Records on spatial positioning:
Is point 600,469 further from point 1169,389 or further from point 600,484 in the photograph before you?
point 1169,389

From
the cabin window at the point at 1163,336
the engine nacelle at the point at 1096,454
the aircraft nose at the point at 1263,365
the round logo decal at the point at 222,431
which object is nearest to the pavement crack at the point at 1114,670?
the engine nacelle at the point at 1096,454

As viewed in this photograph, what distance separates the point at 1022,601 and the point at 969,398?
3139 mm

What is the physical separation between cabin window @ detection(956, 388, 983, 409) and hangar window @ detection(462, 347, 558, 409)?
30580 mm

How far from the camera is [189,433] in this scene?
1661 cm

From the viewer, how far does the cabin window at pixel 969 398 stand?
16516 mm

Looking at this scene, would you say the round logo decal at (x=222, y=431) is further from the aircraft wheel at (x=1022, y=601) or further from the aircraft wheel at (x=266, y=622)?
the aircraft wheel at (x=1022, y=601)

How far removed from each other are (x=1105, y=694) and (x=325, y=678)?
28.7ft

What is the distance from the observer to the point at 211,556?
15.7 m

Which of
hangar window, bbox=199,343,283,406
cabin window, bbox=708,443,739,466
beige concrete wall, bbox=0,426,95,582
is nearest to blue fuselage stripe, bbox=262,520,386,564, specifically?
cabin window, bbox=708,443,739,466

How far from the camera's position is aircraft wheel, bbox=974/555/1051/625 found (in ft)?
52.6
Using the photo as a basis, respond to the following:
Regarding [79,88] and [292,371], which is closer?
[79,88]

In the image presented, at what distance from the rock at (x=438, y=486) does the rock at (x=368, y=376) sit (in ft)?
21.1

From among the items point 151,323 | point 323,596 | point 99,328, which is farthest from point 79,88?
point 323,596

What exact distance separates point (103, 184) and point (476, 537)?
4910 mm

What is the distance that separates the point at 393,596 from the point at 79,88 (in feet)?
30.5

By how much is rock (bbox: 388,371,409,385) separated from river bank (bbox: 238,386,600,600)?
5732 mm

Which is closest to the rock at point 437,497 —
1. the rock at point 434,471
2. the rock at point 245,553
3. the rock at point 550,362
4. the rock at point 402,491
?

Problem statement:
Copy the lines verbatim, beginning with the line that contains "What is the distance that" and continuing through the final line of the records.

Response to this exercise:
What is the distance that separates the point at 393,596 from the point at 79,88 (in feet)?
30.5

By how much is rock (bbox: 388,371,409,385) separated from river bank (bbox: 238,386,600,600)?
5732 mm

Which is closest to the rock at point 437,497 —
1. the rock at point 434,471
2. the rock at point 245,553
3. the rock at point 550,362
4. the rock at point 402,491
?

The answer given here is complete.